** START Selected excerpt **

Results of work that goes on there in the Moscow suburb of Skolkovo, said Joel Schwartz, EMC senior vice president and general manager of global new business development, could change the world.

"I fundamentally believe work done there will change the world's use of energy and significantly improve healthcare," he said of the agreement he signed in Moscow recently with Viktor Vekselberg, president of the Skolkovo Foundation, which will run the site.


In the mid-1990s, EMC started doing business with Russia. It opened an R&D facility in St. Petersburg in 2007, according to Schwartz, and talks for this new R&D center began about a year ago. This facility will work closely with the St. Petersburg site.

The Skolkovo Foundation is a nonprofit working to set up a hub for entrepreneurship that will benefit Russia - and the global economy - in these key areas: power engineering and energy efficiency; space; bioinformatics; nuclear and computer technologies. EMC's goals fit these priority focus areas.

The Skolkovo Foundation came up with the innovation hub concept a few years ago, said Schwartz. It's more than just a place for companies to set up shop.

"The idea is not to just have multinationals come in, but to build a startup infrastructure," he said, which would include homes, universities and funding, as well as collaborative relationships with universities, other companies and government agencies.

While the EMC plan meets the Russian innovation hub's priority areas, the company is benefiting from the math and science knowledge of the country, said Schwartz, tapping into existing talent. Math and science expertise, used in the Cold War to contribute to military efforts, didn't just go away, said Schwartz.

This project, Schwartz said, is different than other ventures in Russia, as interests on both sides are represented. "That's the difference," he said. "We're building whole environments to support priorities" for EMC, Russia and the global economy.

EMC also aims to serve as a data cloud infrastructure provider for the Skolkovo hub and collaborate on research with Russian agencies, universities and other companies in Skolkovo, the company said in a press release.

The next step is construction, said Schwartz. Buildings will go up in 2014 with occupancy expected late in thyear and into 2015. Hiring will begin immediately for 50 workers, spread out over the next couple of years, he said.

** END Selected excerpt **
** START Supplied material **

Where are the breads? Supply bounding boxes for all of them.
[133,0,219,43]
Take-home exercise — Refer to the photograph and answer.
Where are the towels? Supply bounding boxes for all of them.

** END Supplied material **

- The tasks:
1. Please quote the EMC Skolkovo article word for word, beginning at the words "In the mid-1990s, EMC" and stopping after "St. Petersburg site.".
2. Summarize the EMC Skolkovo article in two sentences.

- Expected responses:
1.
In the mid-1990s, EMC started doing business with Russia. It opened an R&D facility in St. Petersburg in 2007, according to Schwartz, and talks for this new R&D center began about a year ago. This facility will work closely with the St. Petersburg site.

2. EMC signed an agreement with the Skolkovo Foundation, whose president is Viktor Vekselberg, to open an R&D center in the Moscow suburb of Skolkovo that will work closely with the facility EMC opened in St. Petersburg in 2007. The foundation is a nonprofit building an innovation hub with a startup infrastructure in areas such as energy efficiency, space, bioinformatics, and nuclear and computer technologies, and Schwartz said EMC is tapping Russia's math and science talent, with buildings going up in 2014.